Enumeration: Translating Between Letter and Number
February 6, 2014
With the help of new computer technology, the landscape of literary study is in a state of exciting transformation. How can this massive amount of newfound numerical data be translated into valuable insight about literature? Professor Andrew Piper has accepted this challenge of translation; his lecture will delve into the rewards and restrictions of studying language through a computational lens.
A decorated scholar of the Romantic era and the histories of reading and the book, Piper has also explored data-mining computer programs to uncover over-arching trends and patterns of influence that connect multiple literary works. These patterns are often invisible until viewed through the lens of computation. For example, one of Piper’s recent projects made use of computer programs to map how the Confessions of St. Augustine is an ancestor to the “conversion experience” of the modern novel genre. For more on this project, visit Piper’s website >>.

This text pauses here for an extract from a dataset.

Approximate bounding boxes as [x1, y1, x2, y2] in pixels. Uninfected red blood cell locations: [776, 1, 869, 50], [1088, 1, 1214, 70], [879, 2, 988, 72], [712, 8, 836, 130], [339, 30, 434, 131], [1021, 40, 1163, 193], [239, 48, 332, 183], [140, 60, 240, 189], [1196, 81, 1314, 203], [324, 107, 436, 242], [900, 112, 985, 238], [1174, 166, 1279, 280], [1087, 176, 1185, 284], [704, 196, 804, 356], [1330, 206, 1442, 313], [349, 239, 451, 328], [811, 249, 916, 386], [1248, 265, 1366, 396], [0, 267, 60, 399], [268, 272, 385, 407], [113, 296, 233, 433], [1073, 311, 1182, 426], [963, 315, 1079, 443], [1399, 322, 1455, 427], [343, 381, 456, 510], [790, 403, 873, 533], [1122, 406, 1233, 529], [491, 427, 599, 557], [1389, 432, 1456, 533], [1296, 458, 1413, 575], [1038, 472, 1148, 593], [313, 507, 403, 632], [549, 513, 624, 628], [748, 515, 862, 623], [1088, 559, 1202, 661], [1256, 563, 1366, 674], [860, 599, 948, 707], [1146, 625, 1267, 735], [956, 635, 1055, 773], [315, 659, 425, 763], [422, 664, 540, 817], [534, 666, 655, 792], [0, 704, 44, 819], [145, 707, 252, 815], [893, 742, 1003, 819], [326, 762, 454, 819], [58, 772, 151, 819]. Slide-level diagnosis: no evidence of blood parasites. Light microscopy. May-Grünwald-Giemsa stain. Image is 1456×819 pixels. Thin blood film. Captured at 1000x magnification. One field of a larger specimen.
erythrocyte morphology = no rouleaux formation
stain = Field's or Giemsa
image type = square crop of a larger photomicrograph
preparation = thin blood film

In addition to being Associate Professor of German and European Literature and an associate member of the Department of Art History and Communication Studies at McGill University, Piper is also the author of Dreaming in Books: The Making of the Bibliographic Imagination in the Romantic Age (University of Chicago Press, 2009), a work which revisits the nineteenth century’s love affair with the codex, as well as exploring the future of our relationship to it in the digital age. Dreaming in Books was awarded the 2009 MLA Prize for a First Book. Piper’s second work, Book Was There: Reading in Electronic Times (University of Chicago Press, 2012), engages deeply with the entangled past and future of reading, and the extent to which new technologies will change the way we read. Publisher’s Weekly calls Book Was There “a fascinating glance at the page as it was, as it is, and as it might yet be.”
On January 15th, 2014, the international research team which Piper co-leads learned that it will receive a share of $5.1 million in funding as part of the Digging into Data Challenge, which addresses how computationally-based research methods are changing the face of research for the humanities and social sciences.